Action item =
From the entries below, extract every line that includes the word "recaptcha".

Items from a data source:

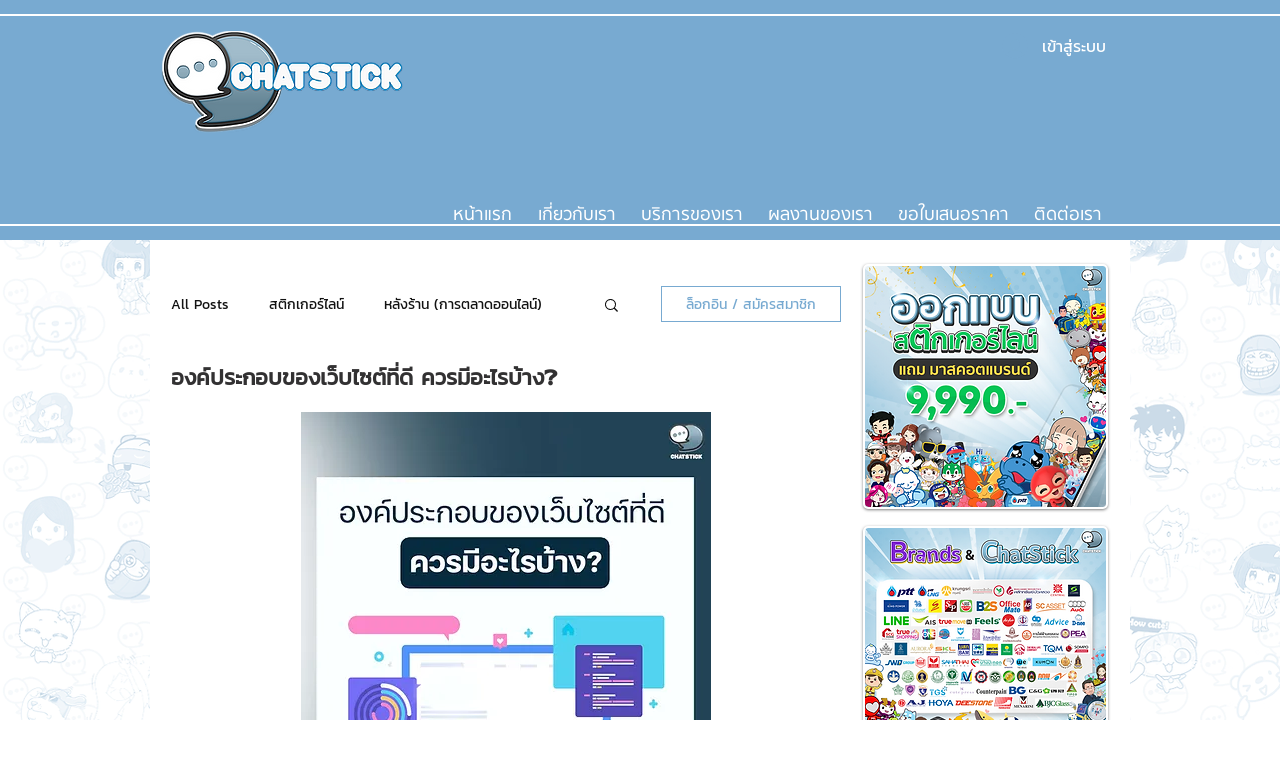

--- FILE ---
content_type: text/html; charset=utf-8
request_url: https://www.google.com/recaptcha/api2/aframe
body_size: 245
content:
<!DOCTYPE HTML><html><head><meta http-equiv="content-type" content="text/html; charset=UTF-8"></head><body><script nonce="5JkSuUoc6gsQ_a58eZOwpg">/** Anti-fraud and anti-abuse applications only. See google.com/recaptcha */ try{var clients={'sodar':'https://pagead2.googlesyndication.com/pagead/sodar?'};window.addEventListener("message",function(a){try{if(a.source===window.parent){var b=JSON.parse(a.data);var c=clients[b['id']];if(c){var d=document.createElement('img');d.src=c+b['params']+'&rc='+(localStorage.getItem("rc::a")?sessionStorage.getItem("rc::b"):"");window.document.body.appendChild(d);sessionStorage.setItem("rc::e",parseInt(sessionStorage.getItem("rc::e")||0)+1);localStorage.setItem("rc::h",'1769101019407');}}}catch(b){}});window.parent.postMessage("_grecaptcha_ready", "*");}catch(b){}</script></body></html>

Exercise response =
request_url: https://www.google.com/recaptcha/api2/aframe
<!DOCTYPE HTML><html><head><meta http-equiv="content-type" content="text/html; charset=UTF-8"></head><body><script nonce="5JkSuUoc6gsQ_a58eZOwpg">/** Anti-fraud and anti-abuse applications only. See google.com/recaptcha */ try{var clients={'sodar':'https://pagead2.googlesyndication.com/pagead/sodar?'};window.addEventListener("message",function(a){try{if(a.source===window.parent){var b=JSON.parse(a.data);var c=clients[b['id']];if(c){var d=document.createElement('img');d.src=c+b['params']+'&rc='+(localStorage.getItem("rc::a")?sessionStorage.getItem("rc::b"):"");window.document.body.appendChild(d);sessionStorage.setItem("rc::e",parseInt(sessionStorage.getItem("rc::e")||0)+1);localStorage.setItem("rc::h",'1769101019407');}}}catch(b){}});window.parent.postMessage("_grecaptcha_ready", "*");}catch(b){}</script></body></html>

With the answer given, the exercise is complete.